Palestinian factions suffering financial crises amid decline in Iranian funding
  • Palestinian political analyst Mustafa Ibrahim said that the length of the financial crisis might depend on Iran’s ability to control its internal problems
  • Ibrahim said that Hamas has other financial sources, while Islamic Jihad and other factions depend on limited sources of funding and consider Iran a main source for it

GAZA CITY: Financial sanctions imposed on Iran in addition to ongoing demonstrations against the clerical regime have sharply affected the flow of financial support to several key Palestinian factions.

Palestinian political analyst Mustafa Ibrahim told Arab News that the length of the financial crisis might depend on Iran’s ability to control its internal problems, which have resulted in changes to its foreign policy.

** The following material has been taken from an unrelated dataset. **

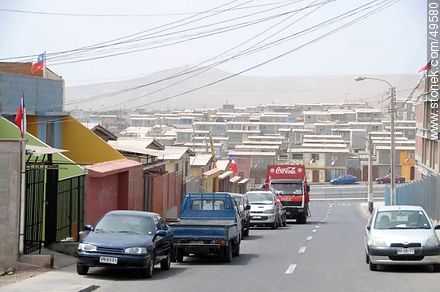 Suburban street south of Arica - Chile - Others in SOUTH AMERICA. Photo #49580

Ibrahim said that Iran had in recent years expanded its sphere of influence in various countries, including Syria, Yemen, Iraq and Lebanon, which also led to a fall in funding for Palestine.

“We are working on an emergency plan,” a worker in one of the Islamic Jihad’s research institutions told Arab News.

Islamic Jihad has been hit hard by the financial crisis because it relies heavily on Iranian support.

Some Palestinian factions — most notably Hamas and Islamic Jihad, as well as the Popular Front for the Liberation of Palestine (PFLP) — have received financial support from Iran for many years.

Hamas, which suffered from a suffocating financial crisis following a cessation of Iranian support after the organization’s exit from Syria, has searched for various alternative sources of funding.

The end of Iranian support also affected Hamas government work in Gaza, forcing the group to become more reliant on internal revenue.

Employees working in Islamic Jihad institutions in the Gaza Strip complained that they had failed to receive wages since October, and that since about a year ago, their salaries had been halved.

The employee at Islamic Jihad’s research institution added: “Not all workers in our institution or other institutions can come daily ... so there are some who cannot come to the office ... but only partially. It is paid to us for transportation expenses only sometimes.”

He told Arab News: “Our salaries were cut in half a year ago as a result of the financial crisis, and now, for three months, we have not received any salary.

“There is no horizon when the crisis will be overcome.”

Islamic Jihad — considered the second major military force in the Gaza Strip after Hamas — is not alone in suffering from the crisis.

The PFLP has also been affected and some of its workers within its institutions receive only a small percentage of their salaries.

An informed source in Islamic Jihad, who refused to reveal his identity, said that the organization was facing a suffocating financial crisis as a result of “the delay in the arrival of Iranian support and the difficulty in obtaining other sources of funding in light of international restrictions on financial transfers.”

The source added that the crisis was not confined to the Islamic Jihad in the Gaza Strip, but rather extends to its institutions and locations abroad.

The crisis in the Gaza Strip is more severe than others as a result of the limited sources of funding and the difficulties of transfers, they said.

The source indicated that the crisis — if prolonged — might lead to the closure of some institutions in order to reduce expenses.

Islamic Jihad has received financial, military and logistical support from Iran over many years, as has Hamas, which previously suffered from its own financial crises.

Islamic Jihad was exposed to several financial difficulties, the most prominent of which came in 2015 amid the war in Yemen, which forced it to close and merge several of its institutions operating in the Gaza Strip.

Political analyst Ibrahim said that Hamas “certainly has other financial sources, while the Islamic Jihad and other factions depend on limited sources of funding and consider Iran a main source for it.”

Ibrahim told Arab News: “This is an old and new crisis. There are always financial crises that the Palestinian factions suffer from.”

He added that although the group will face setbacks as a result of the funding crisis, it will likely overcome them due to experience.